Monday, March 2, 2015

Women and the Trades: Pittsburgh, 1907-1908

In honor of our female ancestors, here are some excerpts from Women and the Trades: Pittsburgh, 1907-1908, which you can view on Google Books.
"The customary working day for women in Pittsburgh factories is ten hours. This may be shortened in some industries to five hours on Saturday, but in general, the working work is 60 hours long. In part, this customary limit to hours of work is due to the Pennsylvania law, which has for 12 years limited the working week to 60 hours; in part it is due to the general tendency, both in Europe and in the United States, to regard 10 hours a day as a reasonable maximum for women's work."
Genealogy and Pittsburgh Women
"Lunch Room for Workers in a Stogy Factory"
"The numbers of women workers in competitive industry are greater, not less, than they were fifty years ago, or twenty-five years ago, or ten years ago. There is every indication that these numbers will continue actually and proportionately to increase. We have no reason to think that the problems presented by the industrial employment of women will be solved by a cessation of that employment. But there is reasonable prospect that through change in the conditions of their labor much that seems evil in it may be done away, and the participation of women in industry may become a force of permanent value."

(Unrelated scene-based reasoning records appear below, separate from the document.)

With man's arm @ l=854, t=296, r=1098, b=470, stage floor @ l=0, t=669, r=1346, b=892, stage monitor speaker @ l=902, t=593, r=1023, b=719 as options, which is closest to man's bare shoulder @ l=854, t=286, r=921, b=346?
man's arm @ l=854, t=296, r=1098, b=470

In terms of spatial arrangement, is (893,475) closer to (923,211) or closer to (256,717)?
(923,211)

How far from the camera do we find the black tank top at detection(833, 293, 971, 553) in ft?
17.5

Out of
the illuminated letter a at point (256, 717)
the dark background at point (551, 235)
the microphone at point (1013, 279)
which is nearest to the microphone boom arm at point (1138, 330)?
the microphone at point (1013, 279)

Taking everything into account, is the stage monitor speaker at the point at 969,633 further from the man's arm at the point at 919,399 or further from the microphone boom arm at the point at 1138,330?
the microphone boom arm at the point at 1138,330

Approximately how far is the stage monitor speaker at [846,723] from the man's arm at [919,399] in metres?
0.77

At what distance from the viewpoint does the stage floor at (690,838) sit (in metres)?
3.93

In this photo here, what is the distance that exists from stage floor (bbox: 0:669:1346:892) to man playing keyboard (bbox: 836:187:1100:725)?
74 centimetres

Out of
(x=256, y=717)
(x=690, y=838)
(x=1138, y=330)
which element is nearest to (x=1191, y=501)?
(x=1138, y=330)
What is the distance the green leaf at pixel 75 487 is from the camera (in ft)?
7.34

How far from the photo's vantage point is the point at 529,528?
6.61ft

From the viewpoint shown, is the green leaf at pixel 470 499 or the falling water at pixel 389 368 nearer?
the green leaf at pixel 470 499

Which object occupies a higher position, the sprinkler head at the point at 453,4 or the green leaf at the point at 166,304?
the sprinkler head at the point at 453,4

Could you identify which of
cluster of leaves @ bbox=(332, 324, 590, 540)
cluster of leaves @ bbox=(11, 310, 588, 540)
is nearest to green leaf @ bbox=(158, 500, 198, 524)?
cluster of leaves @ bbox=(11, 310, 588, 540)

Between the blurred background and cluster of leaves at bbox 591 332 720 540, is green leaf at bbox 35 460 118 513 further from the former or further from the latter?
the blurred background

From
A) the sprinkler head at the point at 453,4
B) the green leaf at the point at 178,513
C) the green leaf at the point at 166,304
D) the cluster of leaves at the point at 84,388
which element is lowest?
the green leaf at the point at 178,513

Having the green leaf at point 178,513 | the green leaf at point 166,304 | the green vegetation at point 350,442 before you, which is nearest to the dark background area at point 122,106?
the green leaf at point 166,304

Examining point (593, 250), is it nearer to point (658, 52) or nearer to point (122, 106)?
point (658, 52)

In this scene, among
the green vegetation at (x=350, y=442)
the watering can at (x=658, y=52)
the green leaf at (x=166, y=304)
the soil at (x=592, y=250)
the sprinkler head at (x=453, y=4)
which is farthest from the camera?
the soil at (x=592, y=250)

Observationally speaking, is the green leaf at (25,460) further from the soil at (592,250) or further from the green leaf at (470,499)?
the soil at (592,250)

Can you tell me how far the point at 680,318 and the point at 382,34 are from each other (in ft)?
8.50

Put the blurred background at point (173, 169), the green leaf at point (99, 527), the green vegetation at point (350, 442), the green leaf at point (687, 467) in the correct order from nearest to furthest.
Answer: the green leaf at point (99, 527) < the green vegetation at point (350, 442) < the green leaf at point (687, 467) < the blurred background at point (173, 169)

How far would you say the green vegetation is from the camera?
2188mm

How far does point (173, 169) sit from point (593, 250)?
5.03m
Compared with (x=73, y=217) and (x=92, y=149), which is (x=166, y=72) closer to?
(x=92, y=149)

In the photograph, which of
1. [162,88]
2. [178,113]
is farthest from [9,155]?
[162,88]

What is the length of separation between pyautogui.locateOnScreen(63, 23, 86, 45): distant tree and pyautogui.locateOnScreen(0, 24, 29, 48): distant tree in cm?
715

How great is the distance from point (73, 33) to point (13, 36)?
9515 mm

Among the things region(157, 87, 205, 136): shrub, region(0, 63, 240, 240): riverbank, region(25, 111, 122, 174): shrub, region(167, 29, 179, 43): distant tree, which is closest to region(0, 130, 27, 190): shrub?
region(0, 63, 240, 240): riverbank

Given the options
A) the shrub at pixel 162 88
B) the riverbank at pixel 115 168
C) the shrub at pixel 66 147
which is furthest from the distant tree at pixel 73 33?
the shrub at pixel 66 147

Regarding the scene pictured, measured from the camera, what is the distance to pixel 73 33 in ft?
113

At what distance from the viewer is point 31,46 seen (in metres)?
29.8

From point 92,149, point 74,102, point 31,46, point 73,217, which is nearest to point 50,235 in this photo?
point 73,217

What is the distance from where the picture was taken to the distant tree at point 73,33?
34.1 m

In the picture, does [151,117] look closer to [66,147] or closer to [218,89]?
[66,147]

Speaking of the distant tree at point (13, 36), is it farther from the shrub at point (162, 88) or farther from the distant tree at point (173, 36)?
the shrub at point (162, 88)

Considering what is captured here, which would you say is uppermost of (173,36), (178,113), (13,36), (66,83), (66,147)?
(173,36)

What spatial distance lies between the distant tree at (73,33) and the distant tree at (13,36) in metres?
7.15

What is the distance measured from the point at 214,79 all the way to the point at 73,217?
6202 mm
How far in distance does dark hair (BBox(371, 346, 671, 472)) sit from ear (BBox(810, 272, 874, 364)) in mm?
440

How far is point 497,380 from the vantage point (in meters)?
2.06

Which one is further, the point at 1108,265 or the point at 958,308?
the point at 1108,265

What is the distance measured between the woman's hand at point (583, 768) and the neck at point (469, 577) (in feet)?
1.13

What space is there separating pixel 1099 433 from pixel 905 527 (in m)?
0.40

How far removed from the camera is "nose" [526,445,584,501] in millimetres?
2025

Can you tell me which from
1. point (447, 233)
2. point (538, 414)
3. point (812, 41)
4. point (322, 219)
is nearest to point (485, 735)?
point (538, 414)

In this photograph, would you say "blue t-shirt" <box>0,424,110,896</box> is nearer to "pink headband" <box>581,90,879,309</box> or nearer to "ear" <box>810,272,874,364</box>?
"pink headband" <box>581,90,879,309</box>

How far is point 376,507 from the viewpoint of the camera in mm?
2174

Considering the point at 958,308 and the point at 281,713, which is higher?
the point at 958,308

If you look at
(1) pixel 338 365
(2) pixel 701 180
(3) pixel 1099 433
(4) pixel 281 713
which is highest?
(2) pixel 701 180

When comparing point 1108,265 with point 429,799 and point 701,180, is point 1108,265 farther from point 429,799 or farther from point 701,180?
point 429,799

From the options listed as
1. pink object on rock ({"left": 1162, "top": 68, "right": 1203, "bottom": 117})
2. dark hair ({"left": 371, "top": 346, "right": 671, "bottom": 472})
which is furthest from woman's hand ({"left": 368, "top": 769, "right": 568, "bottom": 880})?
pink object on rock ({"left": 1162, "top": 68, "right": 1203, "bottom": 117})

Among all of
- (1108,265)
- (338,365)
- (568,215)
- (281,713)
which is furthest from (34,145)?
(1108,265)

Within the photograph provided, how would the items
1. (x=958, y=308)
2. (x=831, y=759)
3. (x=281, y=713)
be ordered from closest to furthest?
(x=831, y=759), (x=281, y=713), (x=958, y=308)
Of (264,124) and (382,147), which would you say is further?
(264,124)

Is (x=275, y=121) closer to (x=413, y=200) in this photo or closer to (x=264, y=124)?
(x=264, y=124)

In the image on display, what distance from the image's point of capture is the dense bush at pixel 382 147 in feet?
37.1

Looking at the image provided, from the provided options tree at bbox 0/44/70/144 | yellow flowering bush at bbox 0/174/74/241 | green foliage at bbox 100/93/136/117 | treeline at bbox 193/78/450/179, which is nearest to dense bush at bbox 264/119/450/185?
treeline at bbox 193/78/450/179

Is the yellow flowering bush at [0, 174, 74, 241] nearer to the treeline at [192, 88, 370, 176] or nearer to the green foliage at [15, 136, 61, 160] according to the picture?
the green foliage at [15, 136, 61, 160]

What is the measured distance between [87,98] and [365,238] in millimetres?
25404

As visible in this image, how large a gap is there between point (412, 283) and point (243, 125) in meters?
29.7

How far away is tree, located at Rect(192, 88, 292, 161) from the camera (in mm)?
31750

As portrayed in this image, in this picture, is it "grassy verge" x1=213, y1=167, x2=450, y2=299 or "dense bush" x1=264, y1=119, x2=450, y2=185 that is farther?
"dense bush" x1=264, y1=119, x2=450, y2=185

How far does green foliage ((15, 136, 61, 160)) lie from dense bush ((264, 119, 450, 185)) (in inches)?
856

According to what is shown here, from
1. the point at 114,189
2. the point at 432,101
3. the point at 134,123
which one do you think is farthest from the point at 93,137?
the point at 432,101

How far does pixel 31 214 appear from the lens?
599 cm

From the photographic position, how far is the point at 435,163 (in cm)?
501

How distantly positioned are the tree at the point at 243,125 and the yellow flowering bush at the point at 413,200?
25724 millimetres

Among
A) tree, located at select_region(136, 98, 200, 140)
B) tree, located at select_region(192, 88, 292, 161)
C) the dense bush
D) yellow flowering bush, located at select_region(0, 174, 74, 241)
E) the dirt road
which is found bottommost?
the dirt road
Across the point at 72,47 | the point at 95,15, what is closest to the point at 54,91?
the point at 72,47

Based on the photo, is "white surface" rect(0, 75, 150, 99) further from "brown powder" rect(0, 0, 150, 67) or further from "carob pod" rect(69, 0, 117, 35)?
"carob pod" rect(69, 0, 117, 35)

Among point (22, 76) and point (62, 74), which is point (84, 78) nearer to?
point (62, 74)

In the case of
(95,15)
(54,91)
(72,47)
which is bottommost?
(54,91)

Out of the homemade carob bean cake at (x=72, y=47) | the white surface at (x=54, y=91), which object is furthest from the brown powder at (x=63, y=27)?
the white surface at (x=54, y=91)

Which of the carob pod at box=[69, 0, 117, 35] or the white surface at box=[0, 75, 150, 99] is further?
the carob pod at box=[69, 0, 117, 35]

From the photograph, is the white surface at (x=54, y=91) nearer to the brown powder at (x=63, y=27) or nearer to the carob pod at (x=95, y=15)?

According to the publication, the top Pittsburgh trade groups based on the total number of women workers were:
  1. Mercantile Houses
  2. Food Production
  3. Cleaning Industries
  4. Stogy Industry
  5. Metal Trades
  6. Needle Trades
  7. Miscellaneous Manufacturers
  8. Lamps and Glass
  9. Telephone and Telegraph
  10. Printing Trades
Take a moment this month to remember the working women in your family tree.